Esta foi a essência do voto mais alentado do julgamento, o de Celso de Mello,
em que desconstruiu também a falácia de que a vedação das prisões em segunda
instância, para que o princípio constitucional da presunção da inocência volte
a valer, fortalecerá a impunidade e enfraquecerá o combate à corrupção. Foi o
que declarou uma Lava Jato balbuciante logo depois do resultado.

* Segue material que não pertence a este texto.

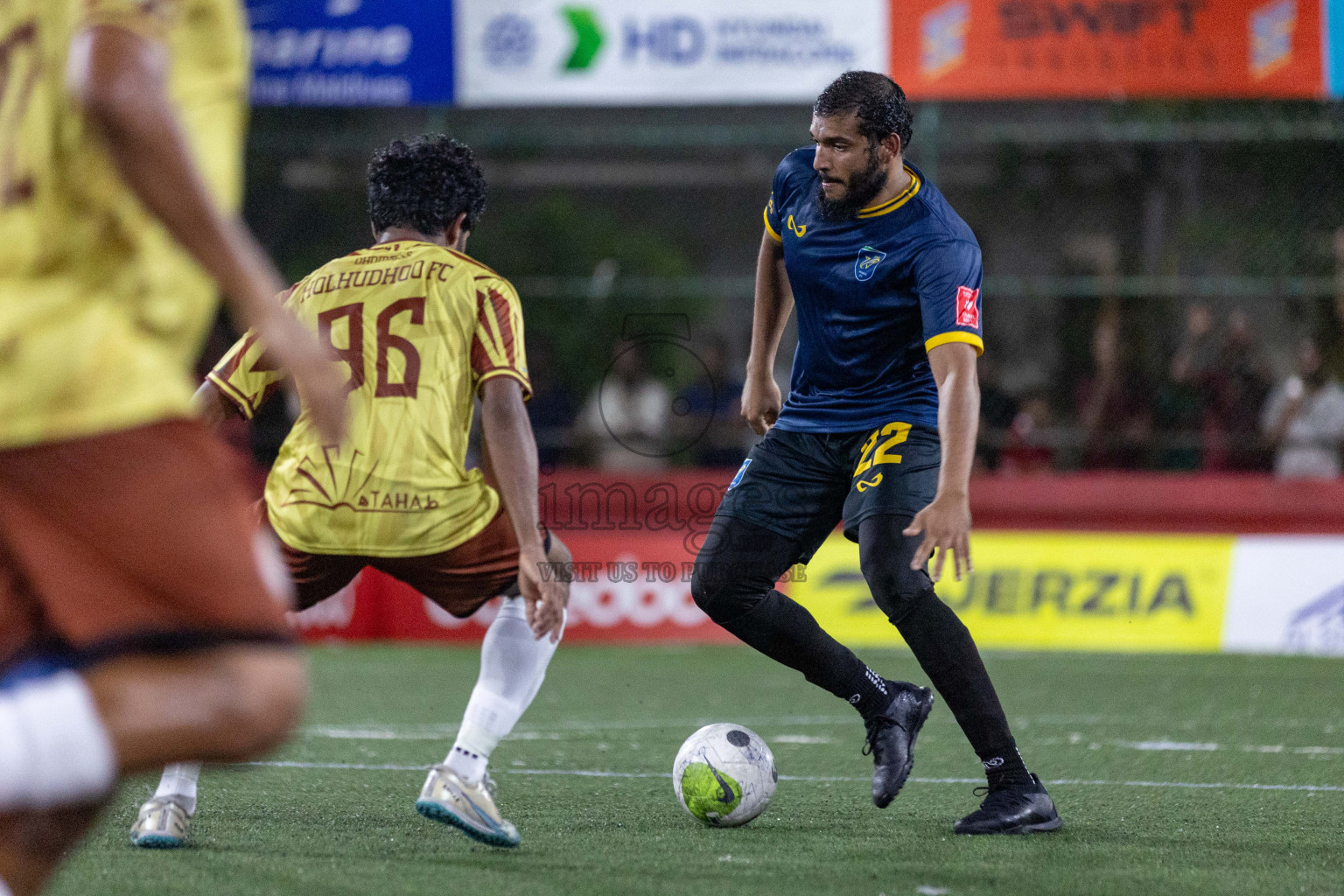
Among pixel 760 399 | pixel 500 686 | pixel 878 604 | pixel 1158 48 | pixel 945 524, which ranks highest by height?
pixel 1158 48

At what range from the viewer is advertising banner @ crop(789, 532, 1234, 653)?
10.5m

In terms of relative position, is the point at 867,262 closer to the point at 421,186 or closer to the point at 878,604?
the point at 878,604

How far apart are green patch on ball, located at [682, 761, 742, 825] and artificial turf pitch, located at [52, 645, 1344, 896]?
5 centimetres

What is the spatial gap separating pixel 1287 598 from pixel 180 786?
8.27 m

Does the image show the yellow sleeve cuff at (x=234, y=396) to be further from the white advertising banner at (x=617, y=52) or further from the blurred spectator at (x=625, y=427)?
the white advertising banner at (x=617, y=52)

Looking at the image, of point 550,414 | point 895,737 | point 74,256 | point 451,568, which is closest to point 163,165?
point 74,256

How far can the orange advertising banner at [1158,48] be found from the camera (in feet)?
39.5

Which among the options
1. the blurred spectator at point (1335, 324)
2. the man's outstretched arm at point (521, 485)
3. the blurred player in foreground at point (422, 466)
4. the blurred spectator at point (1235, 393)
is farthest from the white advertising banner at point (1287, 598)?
the man's outstretched arm at point (521, 485)

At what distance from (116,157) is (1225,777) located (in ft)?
14.8

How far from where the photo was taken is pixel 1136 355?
12.3m

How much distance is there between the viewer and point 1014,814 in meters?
4.37

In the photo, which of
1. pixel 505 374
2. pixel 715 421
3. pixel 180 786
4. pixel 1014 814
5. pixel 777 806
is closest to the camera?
pixel 505 374

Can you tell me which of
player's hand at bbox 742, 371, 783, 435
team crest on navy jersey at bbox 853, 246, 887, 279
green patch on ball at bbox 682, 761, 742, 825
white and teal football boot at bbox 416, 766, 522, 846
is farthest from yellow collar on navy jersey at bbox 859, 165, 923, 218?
white and teal football boot at bbox 416, 766, 522, 846

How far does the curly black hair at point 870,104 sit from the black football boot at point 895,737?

Agora Lula volta, depois de quase 600
dias da prisão que resultou de um massacre cruel e impiedoso, de um processo
judicialmente viciado cujo propósito, hoje está claro como água, não era
combater a corrupção nem fazer justiça, era tirá-lo do jogo político para que
não se elegesse presidente em 2018. Lembro-me de vê-lo dizer numa reunião
aberta do Diretório Nacional do PT, quando começou a ser caçado pela Lava Jato:
“não sei o que vai acontecer comigo mas quero dizer a vocês que vou sobreviver”.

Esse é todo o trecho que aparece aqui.